*Required task*. Filter the records below down to every line containing the string "roof", matching case exactly.

[Scene-based question records]
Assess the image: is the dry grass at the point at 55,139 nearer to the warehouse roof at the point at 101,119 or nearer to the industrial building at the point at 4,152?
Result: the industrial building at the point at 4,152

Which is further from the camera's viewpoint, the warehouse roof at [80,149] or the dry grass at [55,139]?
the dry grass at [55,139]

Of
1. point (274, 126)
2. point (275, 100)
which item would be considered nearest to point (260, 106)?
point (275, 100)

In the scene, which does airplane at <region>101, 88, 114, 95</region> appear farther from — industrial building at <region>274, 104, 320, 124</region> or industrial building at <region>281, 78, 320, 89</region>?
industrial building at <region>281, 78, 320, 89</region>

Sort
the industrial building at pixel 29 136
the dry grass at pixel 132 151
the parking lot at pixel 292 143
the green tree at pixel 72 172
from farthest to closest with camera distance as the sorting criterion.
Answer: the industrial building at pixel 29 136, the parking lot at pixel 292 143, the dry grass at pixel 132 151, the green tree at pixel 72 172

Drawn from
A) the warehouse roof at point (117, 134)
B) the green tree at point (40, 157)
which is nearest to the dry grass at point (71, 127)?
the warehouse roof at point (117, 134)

...

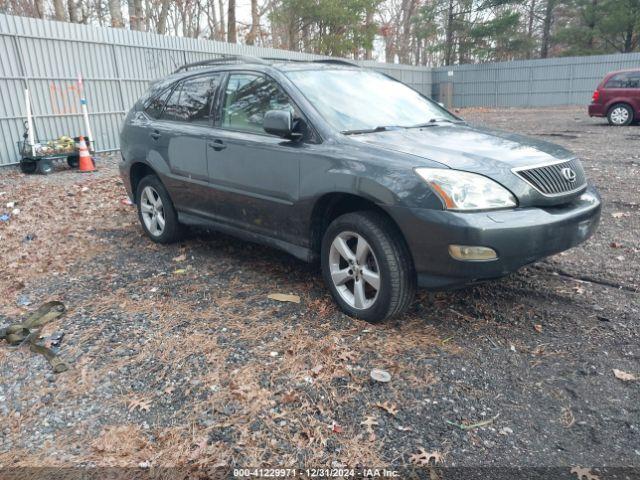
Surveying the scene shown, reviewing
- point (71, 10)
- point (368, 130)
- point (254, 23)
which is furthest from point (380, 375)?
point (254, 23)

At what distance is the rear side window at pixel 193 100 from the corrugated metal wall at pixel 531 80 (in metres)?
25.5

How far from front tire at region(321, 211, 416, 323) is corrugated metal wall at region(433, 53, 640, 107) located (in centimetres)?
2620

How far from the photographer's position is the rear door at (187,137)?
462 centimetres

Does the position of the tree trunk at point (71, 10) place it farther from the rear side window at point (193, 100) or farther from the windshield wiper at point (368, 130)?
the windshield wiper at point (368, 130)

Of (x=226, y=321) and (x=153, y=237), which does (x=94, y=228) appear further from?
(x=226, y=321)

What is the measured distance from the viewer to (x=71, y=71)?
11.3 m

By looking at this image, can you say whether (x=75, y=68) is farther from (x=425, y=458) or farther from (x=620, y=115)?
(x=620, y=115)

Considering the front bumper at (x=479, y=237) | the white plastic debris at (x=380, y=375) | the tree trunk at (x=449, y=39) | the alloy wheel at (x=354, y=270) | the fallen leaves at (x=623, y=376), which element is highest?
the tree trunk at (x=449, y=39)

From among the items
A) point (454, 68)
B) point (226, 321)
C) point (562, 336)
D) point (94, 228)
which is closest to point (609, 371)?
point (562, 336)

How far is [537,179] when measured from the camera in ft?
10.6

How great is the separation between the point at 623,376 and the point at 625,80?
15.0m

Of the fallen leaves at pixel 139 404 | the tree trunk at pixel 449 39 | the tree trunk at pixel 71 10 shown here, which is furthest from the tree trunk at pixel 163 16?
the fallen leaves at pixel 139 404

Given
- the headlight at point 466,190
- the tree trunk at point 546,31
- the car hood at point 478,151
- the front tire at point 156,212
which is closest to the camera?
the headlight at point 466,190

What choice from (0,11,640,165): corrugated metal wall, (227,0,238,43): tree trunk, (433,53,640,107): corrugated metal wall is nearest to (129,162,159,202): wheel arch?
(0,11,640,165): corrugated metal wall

*The answer*.
Assess the image: is the dry grass at the point at 55,139 nearer to the warehouse roof at the point at 101,119 or nearer to the industrial building at the point at 4,152?
Which is further from the camera's viewpoint, the warehouse roof at [80,149] or the dry grass at [55,139]?
A) the warehouse roof at point (117, 134)
the warehouse roof at point (117, 134)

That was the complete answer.